Kiwi Indians, like other Kiwis, will be wondering what happened to the promises National made before the Budget. Remember, “No rise in GST?” “Vast majority better off?” and “Fiscally neutral?”

All these promises have now been broken. Kiwi families and businesses are beginning to wonder if they did the right thing giving National the chance to govern in 2008.

Sadly, Budget 2010 rewards only the wealthy, to the detriment of the middle class by gobbling up their “tax switch” in the highest (5.9%) inflation in decades. The changes are unfair: a third goes to the top 5% of earners and 15% to the top 1%.

A majority of Kiwis will be worse off. Inflation will wipe out the tax cuts, before they even get to the checkout counter. By the Government’s own figures, an average wage earner will be $30 a week worse-off after inflation and a person earning $70,000 will be $45 a week worse-off. This excludes increases in ACC charges, student loan levies, early childhood fees and other charges.

The projected inflation rate of 5.9% next year is important. It is based on Treasury’s projected wage and inflation track and would take average wage earners until 2014 to catch up to where they were before Budget Day. That is two elections away and no doubt there will be several service cuts.

The savage cuts to early childhood education add up to a potential $40 per child per week in affected ECE Centres, and that is just the start.

New funding for Health is way below previous years’ levels and is several hundred million short of keeping up with next year’s inflation. That will mean longer waiting lists and more frail elderly deprived of their home help.

Tertiary education funding limits mean our bright young people face restricted entry.

The Government wants state power companies to make more money; that means higher power bills for Kiwi households this winter. If you are renting, just wait for your landlord to pass on the cost of the tax changes to building depreciation.

Finance Minister Bill English was forced to admit in Parliament that the Government’s online tax calculator leaves out the full inflation factor, even though it is in the Budget documents. Inflation cannot be glibly dismissed as a “one-off spike.” Embedded into all future prices, it would erode the housekeeping money even before groceries are purchased.

The Government has also broken its promise to be “revenue neutral” on the tax package.
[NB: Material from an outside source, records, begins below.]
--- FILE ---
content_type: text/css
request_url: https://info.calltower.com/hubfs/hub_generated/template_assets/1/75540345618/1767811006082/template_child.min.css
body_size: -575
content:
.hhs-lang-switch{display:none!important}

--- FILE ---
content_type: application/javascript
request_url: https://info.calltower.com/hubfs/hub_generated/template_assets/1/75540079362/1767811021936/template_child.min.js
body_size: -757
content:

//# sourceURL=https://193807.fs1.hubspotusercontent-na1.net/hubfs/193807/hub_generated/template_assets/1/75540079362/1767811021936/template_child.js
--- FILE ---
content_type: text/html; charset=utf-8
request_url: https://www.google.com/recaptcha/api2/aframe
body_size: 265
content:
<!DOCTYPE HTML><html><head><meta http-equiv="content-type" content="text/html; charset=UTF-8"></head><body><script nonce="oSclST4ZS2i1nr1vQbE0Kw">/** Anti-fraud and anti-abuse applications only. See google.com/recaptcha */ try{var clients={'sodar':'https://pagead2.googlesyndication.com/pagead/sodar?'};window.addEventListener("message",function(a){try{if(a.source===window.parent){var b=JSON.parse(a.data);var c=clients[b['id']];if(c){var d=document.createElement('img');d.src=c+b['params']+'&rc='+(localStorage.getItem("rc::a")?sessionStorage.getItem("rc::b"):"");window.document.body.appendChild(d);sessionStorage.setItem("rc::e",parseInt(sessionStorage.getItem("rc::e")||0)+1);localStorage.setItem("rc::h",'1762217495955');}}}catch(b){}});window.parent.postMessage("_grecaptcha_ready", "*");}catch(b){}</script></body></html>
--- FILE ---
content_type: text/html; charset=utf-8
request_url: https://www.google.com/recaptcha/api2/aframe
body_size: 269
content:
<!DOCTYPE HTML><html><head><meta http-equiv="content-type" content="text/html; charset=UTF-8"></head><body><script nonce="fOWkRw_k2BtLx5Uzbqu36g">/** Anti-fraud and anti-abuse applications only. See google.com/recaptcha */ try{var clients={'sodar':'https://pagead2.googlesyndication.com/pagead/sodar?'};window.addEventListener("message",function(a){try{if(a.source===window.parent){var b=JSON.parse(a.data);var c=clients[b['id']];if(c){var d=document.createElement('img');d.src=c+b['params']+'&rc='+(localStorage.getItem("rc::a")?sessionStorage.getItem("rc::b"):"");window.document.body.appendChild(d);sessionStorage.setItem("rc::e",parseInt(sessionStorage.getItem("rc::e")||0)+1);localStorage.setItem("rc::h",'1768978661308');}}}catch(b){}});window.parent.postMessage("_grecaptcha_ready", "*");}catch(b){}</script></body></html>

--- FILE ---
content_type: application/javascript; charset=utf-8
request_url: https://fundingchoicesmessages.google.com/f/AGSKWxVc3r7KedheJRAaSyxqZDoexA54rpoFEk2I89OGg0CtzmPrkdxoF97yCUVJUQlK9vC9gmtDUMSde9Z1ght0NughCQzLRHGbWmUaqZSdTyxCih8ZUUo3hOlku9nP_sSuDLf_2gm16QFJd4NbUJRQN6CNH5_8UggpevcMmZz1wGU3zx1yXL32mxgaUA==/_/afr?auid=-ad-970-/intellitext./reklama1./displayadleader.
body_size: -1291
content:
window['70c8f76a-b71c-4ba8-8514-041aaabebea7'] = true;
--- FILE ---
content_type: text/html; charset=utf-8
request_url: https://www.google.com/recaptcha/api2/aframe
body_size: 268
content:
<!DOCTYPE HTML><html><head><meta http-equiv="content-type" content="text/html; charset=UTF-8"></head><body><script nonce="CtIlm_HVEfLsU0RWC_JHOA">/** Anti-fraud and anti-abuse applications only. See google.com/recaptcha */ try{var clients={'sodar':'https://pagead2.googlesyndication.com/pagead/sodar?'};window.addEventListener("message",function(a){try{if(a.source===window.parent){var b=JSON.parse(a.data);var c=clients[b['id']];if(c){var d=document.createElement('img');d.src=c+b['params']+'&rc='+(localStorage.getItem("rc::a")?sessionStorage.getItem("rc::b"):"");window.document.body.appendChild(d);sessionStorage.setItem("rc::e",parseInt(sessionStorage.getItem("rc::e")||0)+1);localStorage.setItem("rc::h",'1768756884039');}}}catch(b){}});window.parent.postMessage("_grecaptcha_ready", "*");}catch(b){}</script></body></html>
It is borrowing an extra $450m gross next year; $1.1 billion over four years, and $9.2 billion by 2023/24.

Reserve Bank Governor Dr Alan Bollard will have to raise interest rates, and we will all pay for that in our mortgages, rents and business loan costs.

The additional “strategic deficit” is a big black hole that the Government will later tell you they need to cover by further savage service cuts, or flogging off what is left of the family silver.

The Prime Minister says he will “never, ever sell” Kiwibank, but the Finance Minister says it could be gone in a second term. Why can’t they ever agree?

All this has occurred without a credible plan for growing jobs and incomes being put in place. There is no plan to close the critical savings gap; instead, the Government has cut KiwiSaver incentives to 2% and has kicked pre-funding superannuation out into the ‘never-never.’

Close to a quarter of all males under 25 are currently unemployed. It is no wonder that more dairies and liquor stores are being robbed and more taxi drivers feel at risk in their own cabs. Where is the promised nirvana under National when all crime would suddenly cease?

On the contrary, due to National’s budget cuts, there are now fewer police cars available to get police to the scene of crimes, and there is an explosion of burglary and property crime across Auckland.

There is no plan to boost innovation, skills and technology. Instead, the crucial R&D tax cuts were axed, while Australia raised its R&D rebate to 140%. The so-called R&D package in this Budget is a pale 39% of the investment Labour made but National cut on taking office.

There is no plan to close the current account deficit that even Treasury predicts will blow out from 3% to a disastrous 7-8% of GDP.

Funding for economic and regional development has also been slashed. Small business policy is a vacuum. There is no rethink on monetary policy. The Government is relying on ‘trickle down” economics to create jobs and growth. It would not even allow Hillside Workshops to bid for the new Auckland locomotive contract – shame!

The result is less than 1% of additional economic growth over the next seven years. Job growth will be less than half the number created under the last Labour Government and Treasury says only 5.7% of that is attributable to Government policy changes.

Overall, the Budget fails both tests of fairness and growing jobs and incomes.

Lower and middle-income earners are left behind while the top end reaps a windfall.

The Government is borrowing to favour its mates once again. Budget 2010 is a tax swindle and a lost opportunity it embodies a series of broken promises. From October 1, the pain will hit the average Kiwi’s wallet.

Kiwi Indians are typically hard working, upstanding and peace loving members of our community. They, like other Kiwis, just want to be able to pay the bills, work towards a better future for their kids and have a little left over at the end of the week.

A few wanted to give National the opportunity to show what it could do to deliver on its promises.

Budget 2010 was its biggest chance, and it failed.

No wonder so many in the community are deciding it is time to think again.